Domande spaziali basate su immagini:
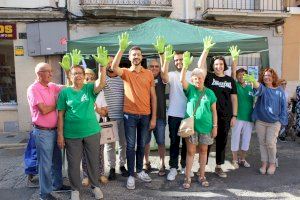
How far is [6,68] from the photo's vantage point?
966 cm

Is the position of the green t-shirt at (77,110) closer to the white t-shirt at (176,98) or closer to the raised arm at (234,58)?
the white t-shirt at (176,98)

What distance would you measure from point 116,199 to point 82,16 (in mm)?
6468

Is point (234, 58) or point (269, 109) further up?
point (234, 58)

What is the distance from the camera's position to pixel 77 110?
3.91m

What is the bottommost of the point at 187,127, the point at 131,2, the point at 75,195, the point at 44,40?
the point at 75,195

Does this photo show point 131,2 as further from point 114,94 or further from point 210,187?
point 210,187

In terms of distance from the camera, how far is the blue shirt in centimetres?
496

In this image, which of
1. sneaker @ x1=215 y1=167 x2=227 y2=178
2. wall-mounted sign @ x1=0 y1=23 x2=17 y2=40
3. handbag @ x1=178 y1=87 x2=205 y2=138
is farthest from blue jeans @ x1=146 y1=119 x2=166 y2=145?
wall-mounted sign @ x1=0 y1=23 x2=17 y2=40

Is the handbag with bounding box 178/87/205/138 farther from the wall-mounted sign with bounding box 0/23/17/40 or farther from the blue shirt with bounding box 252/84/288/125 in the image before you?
the wall-mounted sign with bounding box 0/23/17/40

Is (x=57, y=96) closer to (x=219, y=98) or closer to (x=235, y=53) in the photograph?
(x=219, y=98)

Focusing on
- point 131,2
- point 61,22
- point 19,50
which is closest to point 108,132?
point 61,22

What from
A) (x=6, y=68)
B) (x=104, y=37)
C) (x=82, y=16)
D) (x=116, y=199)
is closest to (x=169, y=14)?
(x=82, y=16)

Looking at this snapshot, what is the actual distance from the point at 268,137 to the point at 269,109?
1.45 feet

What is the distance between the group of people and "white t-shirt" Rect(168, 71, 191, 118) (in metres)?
0.01
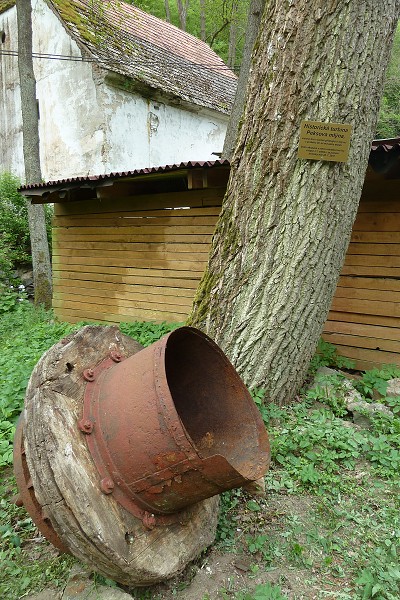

=== ISTRUZIONI DELL'ESERCIZIO ===
Riporti ogni riga dei dati in cui compare la parola "closest".

=== RISPOSTA ATTESA ===
which is closest to point 108,132?
is closest to (x=169, y=14)?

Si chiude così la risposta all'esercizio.